Family-friendly arts to enjoy anytime

"“Red Curly Tail” at “Calder: In Motion” spring arts guide Seattle Bellevue"
“Red Curly Tail” at “Calder: In Motion” Photo courtesy of Seattle Art Museum

Calder: In Motion

When they hear the word “sculpture,” people often think of static pieces of clay and bronze. So prepare to enjoy your kids’ surprise when they see the works of American sculptor Alexander Calder, who raised the humble mobile to the status of high art. Ranging over 50 years of the artist’s career, Seattle Art Museum’s Calder exhibition includes mobiles, stabiles, paintings, prints and more, ranging from tiny pieces to work that commands SAM’s double-height gallery. Free with museum admission.

Where: Seattle Art Museum, Seattle
When: Through Aug. 4, 2024

Seattle Symphony Family Connections

The symphony’s Family Connections program provides free companion tickets to kids ages 8–18 with purchase of an adult ticket. Most concerts in the Masterworks, Seattle Pops and Playlist series are eligible. Family Connection passes are available by calling the Seattle Symphony ticket office at 206-215-4747 or emailing.

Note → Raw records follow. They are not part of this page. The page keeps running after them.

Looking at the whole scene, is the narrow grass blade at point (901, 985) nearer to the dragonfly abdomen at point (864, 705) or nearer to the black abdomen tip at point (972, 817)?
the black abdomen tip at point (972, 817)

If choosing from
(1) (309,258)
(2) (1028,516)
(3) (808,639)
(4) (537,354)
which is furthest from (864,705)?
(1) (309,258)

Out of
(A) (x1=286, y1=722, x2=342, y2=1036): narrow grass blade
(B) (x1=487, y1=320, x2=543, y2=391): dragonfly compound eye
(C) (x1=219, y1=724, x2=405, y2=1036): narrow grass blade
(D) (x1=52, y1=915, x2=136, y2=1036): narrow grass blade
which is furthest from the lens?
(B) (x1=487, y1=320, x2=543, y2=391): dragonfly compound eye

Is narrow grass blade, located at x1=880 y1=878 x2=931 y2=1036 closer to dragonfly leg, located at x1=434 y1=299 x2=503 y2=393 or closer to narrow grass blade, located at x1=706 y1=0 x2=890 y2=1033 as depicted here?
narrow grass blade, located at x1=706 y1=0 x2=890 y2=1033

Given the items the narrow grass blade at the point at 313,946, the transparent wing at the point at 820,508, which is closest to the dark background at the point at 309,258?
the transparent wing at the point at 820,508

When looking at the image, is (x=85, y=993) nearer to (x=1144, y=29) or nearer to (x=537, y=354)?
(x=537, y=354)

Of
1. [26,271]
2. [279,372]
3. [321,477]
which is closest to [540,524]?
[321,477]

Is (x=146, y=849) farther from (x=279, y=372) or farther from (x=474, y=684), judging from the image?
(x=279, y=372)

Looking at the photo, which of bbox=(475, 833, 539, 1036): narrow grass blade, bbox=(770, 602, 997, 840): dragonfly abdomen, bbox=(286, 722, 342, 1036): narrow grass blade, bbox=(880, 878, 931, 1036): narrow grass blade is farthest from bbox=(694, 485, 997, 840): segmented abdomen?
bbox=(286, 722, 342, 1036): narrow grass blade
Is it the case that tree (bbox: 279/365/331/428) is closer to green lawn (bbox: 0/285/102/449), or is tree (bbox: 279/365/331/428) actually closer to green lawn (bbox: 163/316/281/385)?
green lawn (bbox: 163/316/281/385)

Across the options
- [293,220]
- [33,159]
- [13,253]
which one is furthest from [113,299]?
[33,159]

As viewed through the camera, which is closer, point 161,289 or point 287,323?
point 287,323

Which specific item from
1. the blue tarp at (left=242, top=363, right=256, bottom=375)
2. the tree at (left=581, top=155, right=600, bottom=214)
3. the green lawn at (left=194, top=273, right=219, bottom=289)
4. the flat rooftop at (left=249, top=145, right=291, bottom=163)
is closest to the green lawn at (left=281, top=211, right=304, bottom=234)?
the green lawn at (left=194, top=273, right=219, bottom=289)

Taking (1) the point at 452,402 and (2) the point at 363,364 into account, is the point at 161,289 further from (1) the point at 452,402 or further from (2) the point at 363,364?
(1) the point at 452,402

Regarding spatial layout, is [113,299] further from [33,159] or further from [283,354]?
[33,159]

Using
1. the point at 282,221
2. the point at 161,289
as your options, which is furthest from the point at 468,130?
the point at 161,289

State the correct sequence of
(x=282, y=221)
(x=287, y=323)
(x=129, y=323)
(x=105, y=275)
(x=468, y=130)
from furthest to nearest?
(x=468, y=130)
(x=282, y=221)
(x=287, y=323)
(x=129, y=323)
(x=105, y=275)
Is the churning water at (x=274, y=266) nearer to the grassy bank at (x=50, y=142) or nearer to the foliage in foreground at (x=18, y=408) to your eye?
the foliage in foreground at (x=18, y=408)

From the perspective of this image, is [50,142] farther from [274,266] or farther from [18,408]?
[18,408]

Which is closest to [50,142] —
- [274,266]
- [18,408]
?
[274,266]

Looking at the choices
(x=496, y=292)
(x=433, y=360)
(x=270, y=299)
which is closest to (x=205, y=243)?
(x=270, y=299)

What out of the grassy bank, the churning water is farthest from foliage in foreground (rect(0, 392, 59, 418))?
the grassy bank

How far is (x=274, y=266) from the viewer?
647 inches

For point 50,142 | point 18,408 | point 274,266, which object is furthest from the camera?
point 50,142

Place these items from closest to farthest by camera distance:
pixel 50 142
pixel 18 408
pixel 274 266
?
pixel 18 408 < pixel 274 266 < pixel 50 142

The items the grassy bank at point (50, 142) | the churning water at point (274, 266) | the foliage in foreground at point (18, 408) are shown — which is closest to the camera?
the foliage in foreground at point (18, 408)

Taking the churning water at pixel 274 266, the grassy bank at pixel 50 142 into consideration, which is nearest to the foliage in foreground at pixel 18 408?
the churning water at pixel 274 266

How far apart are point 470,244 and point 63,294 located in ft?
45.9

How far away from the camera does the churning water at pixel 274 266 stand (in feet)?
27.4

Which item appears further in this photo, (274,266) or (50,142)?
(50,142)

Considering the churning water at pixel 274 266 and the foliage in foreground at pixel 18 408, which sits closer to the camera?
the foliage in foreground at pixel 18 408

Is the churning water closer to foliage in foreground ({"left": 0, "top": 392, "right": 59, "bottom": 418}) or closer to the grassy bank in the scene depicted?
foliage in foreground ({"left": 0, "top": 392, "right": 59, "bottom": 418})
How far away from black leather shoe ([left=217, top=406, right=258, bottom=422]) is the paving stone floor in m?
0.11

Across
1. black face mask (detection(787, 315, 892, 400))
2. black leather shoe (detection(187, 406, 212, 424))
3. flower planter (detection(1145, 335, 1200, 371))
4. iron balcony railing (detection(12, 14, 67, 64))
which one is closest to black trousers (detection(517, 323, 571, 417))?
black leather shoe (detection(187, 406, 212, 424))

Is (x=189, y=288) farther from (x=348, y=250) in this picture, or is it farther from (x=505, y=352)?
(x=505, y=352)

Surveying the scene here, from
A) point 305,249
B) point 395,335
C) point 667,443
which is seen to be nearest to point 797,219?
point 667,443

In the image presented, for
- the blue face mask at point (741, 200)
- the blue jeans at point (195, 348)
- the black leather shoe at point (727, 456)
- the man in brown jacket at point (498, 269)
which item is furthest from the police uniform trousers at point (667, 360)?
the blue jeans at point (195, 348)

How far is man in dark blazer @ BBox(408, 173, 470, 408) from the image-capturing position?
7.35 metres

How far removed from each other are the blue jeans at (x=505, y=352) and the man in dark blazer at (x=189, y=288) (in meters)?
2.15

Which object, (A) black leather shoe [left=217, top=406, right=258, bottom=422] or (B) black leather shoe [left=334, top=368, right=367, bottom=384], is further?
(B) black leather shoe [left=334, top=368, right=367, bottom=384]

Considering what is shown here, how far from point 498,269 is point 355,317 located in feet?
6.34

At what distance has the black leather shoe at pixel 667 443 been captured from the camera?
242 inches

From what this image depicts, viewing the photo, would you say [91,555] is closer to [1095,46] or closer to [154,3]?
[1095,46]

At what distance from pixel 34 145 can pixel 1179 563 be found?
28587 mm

Encourage your 13- to 19-year-olds to explore the arts on their own with a membership to TeenTix. Any teenager can sign up online for free. Members can purchase $5 day-of-show tickets at more than 100 partner organizations in the greater Puget Sound region, including museums, movie theaters, stage theaters, dance companies and symphonies. Some partners also offer specific two-for-$10 days, when members can bring someone else of any age for the same price — your kid could end up taking you out to experience art!